341 μs ± 27.9 μs per loop (mean ± std. dev. of 7 runs, 1,000 loops each)


### On two batches of arrays with distinct HP

In [35]:
key, subkey = jax.random.split(key)
a = jax.random.uniform(subkey, (50, 100))  # 5 batches of 10-dimensional data
key, subkey = jax.random.split(key)
b = jax.random.uniform(subkey, (50, 150))  # 5 batches of 15-dimensional data

# Create distinct hyperparameters for each batch
key, subkey = jax.random.split(key)
distinct_length_scales = jax.random.uniform(subkey, (50,)) + 0.5  # Ensuring positive values
key, subkey = jax.random.split(key)
distinct_variances = jax.random.uniform(subkey, (50,)) + 0.5  # Ensuring positive values

distinct_length_scales, distinct_variances

(Array([0.69834626, 1.1941253 , 0.74907124, 1.4650234 , 0.6623002 ,
        0.5150695 , 1.3077172 , 0.8598883 , 1.3379186 , 0.5345807 ,
        0.9925809 , 1.0119901 , 0.6867107 , 1.3121855 , 1.4377677 ,
        1.397761  , 0.66495323, 1.1306376 , 0.95631206, 0.6137631 ,
        0.86514413, 1.2786899 , 1.0824803 , 0.89162004, 1.080331  ,
        0.70636487, 0.88181865, 1.2177788 , 0.9001007 , 0.88983023,
        1.0880367 , 1.0784531 , 1.1646242 , 1.3984015 , 1.2634037 ,
        0.5314708 , 0.53026426, 1.309241  , 0.7298783 , 1.2418199 ,
        0.9763527 , 0.52760875, 1.0559071 , 1.2554548 , 1.3978969 ,
        1.2237661 , 0.7706127 , 1.2761428 , 1.1990191 , 0.59786415],      dtype=float32),
 Array([0.9009923 , 0.7235527 , 0.8779906 , 1.007704  , 0.8343816 ,
        0.961216  , 0.652822  , 0.7110219 , 0.84446895, 1.1748973 ,
        0.5548018 , 1.3568562 , 1.4311233 , 0.9435116 , 0.68918073,
        0.751114  , 1.4021089 , 1.2387986 , 0.9405923 , 1.2024236 ,
        0.8921603 , 0.5305

In [36]:
res1 = old_RBF(a, b, length_scale=distinct_length_scales, variance=distinct_variances)

In [37]:
res2 = new_RBF(a, b, length_scale=distinct_length_scales, variance=distinct_variances)

In [38]:
jnp.allclose(res1, res2)

Array(True, dtype=bool)

In [39]:
%timeit old_RBF(a, b, length_scale=distinct_length_scales, variance=distinct_variances).block_until_ready()

1.5 ms ± 79.4 μs per loop (mean ± std. dev. of 7 runs, 1,000 loops each)


In [40]:
%timeit new_RBF(a, b, length_scale=distinct_length_scales, variance=distinct_variances).block_until_ready()

318 μs ± 4.64 μs per loop (mean ± std. dev. of 7 runs, 1,000 loops each)


---
## Conclusion

---

## Conclusion

This benchmark highlights the fact that the new, jittable implementation is up to 20x faster on CPU, with little to no compromise on the API side.

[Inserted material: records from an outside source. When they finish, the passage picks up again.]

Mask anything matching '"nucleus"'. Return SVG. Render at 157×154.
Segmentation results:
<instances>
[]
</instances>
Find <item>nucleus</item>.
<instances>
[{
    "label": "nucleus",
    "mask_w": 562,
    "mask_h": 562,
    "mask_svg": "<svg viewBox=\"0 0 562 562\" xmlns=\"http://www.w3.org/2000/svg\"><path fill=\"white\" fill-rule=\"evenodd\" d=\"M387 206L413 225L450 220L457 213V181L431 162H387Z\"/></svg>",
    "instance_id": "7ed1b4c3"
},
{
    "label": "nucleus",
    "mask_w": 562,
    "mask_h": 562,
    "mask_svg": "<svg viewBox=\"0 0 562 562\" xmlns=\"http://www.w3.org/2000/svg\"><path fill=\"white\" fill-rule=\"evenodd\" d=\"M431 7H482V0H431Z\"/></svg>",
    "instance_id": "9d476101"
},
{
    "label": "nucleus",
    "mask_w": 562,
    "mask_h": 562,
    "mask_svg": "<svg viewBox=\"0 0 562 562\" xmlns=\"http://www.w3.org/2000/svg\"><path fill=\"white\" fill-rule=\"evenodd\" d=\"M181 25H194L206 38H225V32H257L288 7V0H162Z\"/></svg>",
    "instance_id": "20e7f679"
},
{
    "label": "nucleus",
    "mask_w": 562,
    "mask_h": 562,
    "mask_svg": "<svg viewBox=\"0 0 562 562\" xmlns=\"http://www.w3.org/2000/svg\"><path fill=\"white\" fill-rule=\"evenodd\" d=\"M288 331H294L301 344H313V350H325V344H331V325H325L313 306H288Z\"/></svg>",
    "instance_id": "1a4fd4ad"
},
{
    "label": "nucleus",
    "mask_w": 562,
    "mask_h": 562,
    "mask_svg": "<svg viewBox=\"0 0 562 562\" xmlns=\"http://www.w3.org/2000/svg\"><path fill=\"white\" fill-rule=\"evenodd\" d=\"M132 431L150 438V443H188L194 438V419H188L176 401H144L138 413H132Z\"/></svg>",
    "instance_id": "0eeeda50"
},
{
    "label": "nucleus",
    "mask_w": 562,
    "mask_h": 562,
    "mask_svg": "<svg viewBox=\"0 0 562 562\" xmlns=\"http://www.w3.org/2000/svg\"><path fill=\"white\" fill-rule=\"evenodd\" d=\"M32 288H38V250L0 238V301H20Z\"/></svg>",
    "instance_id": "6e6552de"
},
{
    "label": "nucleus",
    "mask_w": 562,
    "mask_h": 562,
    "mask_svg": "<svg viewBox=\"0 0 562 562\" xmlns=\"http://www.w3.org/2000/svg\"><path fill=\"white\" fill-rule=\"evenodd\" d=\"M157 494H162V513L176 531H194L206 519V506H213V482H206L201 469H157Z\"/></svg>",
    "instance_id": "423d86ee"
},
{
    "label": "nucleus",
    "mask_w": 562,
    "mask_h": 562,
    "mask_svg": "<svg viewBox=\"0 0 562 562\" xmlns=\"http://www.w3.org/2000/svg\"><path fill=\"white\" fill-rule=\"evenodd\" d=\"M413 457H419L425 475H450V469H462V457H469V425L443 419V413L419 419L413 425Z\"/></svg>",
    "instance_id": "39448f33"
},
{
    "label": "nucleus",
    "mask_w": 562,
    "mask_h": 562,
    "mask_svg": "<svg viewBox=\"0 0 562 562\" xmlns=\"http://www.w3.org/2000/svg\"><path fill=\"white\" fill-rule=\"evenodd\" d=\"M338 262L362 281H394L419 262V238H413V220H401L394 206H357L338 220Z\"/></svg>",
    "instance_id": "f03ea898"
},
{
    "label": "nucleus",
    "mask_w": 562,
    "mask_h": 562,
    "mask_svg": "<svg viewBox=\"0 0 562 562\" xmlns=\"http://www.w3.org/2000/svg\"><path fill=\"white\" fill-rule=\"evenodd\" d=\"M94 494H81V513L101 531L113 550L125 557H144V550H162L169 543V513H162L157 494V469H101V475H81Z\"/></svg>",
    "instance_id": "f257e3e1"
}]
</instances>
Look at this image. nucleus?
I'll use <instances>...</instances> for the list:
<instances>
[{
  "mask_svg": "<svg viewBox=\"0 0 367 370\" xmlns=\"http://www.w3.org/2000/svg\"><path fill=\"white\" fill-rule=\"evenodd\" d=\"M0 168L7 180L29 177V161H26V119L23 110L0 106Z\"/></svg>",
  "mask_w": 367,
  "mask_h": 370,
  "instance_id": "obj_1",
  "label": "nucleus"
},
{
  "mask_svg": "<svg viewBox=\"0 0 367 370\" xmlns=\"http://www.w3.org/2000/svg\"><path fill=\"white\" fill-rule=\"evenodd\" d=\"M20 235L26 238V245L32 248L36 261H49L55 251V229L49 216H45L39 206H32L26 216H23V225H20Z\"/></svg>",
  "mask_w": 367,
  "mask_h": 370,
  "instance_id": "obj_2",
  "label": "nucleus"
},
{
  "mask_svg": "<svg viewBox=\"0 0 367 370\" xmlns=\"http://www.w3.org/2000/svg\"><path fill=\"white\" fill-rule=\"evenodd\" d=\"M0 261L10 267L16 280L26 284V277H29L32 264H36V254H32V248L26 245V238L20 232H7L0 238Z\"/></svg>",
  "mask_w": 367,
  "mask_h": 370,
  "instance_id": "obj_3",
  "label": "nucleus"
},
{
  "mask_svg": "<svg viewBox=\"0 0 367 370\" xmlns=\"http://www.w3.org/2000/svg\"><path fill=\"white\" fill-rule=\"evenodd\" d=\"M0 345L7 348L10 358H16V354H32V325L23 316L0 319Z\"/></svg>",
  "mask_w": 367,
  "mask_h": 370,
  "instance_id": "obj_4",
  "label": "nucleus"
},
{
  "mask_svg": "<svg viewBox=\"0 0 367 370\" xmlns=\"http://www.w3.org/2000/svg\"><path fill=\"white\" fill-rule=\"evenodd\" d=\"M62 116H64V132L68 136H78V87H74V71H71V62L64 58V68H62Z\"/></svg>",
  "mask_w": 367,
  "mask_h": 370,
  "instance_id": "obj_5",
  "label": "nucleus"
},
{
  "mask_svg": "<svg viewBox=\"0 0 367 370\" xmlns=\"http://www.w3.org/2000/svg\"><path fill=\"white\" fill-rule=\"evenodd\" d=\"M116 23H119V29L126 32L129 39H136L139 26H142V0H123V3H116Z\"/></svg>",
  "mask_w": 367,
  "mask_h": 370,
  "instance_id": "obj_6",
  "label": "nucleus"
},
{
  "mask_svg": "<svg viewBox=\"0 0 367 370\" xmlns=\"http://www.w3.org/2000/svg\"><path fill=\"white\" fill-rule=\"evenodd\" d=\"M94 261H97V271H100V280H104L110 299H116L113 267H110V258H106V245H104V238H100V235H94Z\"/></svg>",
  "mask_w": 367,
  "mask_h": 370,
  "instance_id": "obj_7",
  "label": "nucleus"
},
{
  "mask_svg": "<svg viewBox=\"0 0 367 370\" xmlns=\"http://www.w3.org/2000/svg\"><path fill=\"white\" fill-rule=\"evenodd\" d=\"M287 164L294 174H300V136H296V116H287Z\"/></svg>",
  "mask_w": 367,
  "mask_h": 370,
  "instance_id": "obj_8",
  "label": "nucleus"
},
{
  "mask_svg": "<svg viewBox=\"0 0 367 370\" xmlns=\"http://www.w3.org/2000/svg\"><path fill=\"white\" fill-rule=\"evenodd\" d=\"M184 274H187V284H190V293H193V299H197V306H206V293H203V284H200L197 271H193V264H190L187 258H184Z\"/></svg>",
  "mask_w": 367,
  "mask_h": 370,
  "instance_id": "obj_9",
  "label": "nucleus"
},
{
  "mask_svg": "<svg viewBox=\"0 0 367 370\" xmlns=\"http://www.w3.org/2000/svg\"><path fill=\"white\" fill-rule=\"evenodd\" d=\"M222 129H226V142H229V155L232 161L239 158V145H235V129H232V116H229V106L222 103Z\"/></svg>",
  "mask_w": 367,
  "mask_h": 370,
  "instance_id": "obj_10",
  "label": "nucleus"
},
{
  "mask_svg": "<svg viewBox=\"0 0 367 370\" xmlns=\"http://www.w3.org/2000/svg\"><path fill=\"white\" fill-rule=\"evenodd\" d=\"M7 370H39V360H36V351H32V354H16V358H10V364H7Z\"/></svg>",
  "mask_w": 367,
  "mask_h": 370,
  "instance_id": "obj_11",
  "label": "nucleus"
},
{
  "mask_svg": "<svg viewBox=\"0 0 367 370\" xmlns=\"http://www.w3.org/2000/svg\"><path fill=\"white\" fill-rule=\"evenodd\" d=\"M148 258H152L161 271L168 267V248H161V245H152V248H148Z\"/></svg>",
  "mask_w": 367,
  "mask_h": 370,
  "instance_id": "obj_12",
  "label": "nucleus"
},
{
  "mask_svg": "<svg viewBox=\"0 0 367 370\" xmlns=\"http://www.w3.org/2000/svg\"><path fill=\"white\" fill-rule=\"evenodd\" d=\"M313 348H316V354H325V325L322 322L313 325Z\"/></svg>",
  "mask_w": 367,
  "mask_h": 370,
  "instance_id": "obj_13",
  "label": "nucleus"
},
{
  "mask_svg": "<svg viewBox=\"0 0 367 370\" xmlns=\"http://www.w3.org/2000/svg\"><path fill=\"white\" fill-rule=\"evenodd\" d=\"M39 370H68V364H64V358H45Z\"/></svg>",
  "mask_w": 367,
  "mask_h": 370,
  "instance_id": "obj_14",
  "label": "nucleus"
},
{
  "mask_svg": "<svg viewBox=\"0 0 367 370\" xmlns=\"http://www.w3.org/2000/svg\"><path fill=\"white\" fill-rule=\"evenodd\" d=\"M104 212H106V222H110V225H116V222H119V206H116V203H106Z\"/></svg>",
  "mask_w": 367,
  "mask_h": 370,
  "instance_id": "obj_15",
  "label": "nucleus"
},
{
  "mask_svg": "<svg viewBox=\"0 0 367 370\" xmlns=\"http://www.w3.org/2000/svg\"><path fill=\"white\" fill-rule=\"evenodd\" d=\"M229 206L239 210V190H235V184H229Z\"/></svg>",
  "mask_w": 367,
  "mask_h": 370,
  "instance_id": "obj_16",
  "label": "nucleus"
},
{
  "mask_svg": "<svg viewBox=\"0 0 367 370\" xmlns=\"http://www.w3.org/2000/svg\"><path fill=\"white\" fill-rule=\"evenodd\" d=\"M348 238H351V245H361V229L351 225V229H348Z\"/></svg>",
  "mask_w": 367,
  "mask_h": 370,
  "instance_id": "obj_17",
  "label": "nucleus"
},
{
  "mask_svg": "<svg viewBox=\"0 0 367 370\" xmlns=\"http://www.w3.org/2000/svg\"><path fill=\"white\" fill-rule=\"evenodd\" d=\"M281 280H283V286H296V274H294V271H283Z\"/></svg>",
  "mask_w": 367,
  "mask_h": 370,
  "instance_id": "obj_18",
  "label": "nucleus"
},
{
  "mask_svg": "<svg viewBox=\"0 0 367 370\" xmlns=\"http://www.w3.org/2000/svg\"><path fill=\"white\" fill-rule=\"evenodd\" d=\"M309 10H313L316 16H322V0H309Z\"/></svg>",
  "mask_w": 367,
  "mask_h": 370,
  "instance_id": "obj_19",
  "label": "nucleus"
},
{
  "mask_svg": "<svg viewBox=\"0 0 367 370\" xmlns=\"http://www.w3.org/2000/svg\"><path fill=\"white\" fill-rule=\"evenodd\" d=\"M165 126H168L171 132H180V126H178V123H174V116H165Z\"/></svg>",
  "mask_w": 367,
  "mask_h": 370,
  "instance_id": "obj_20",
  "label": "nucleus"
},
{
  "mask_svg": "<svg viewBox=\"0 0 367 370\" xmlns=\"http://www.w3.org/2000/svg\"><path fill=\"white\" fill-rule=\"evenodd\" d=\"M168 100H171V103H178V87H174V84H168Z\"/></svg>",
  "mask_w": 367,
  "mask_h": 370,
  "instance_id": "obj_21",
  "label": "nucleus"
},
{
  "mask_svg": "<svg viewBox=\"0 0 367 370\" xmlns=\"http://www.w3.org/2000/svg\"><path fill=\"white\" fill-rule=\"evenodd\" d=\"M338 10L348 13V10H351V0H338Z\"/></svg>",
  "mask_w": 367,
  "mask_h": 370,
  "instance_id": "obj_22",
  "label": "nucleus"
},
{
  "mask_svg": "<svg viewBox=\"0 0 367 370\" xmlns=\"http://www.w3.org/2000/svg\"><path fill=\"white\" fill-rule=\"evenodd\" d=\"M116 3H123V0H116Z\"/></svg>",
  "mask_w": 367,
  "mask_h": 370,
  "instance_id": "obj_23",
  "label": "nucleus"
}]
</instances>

The new implementation is also more flexible, as it allows for a mix of common and distinct hyperparameters for each batch, which can be useful in many cases.

Next steps to improve this implementation would be to check if the `vmap` calls are optimal (maybe lambda functions would work better with kwargs), and to test the implementation on GPU to see if the speedup is even more significant.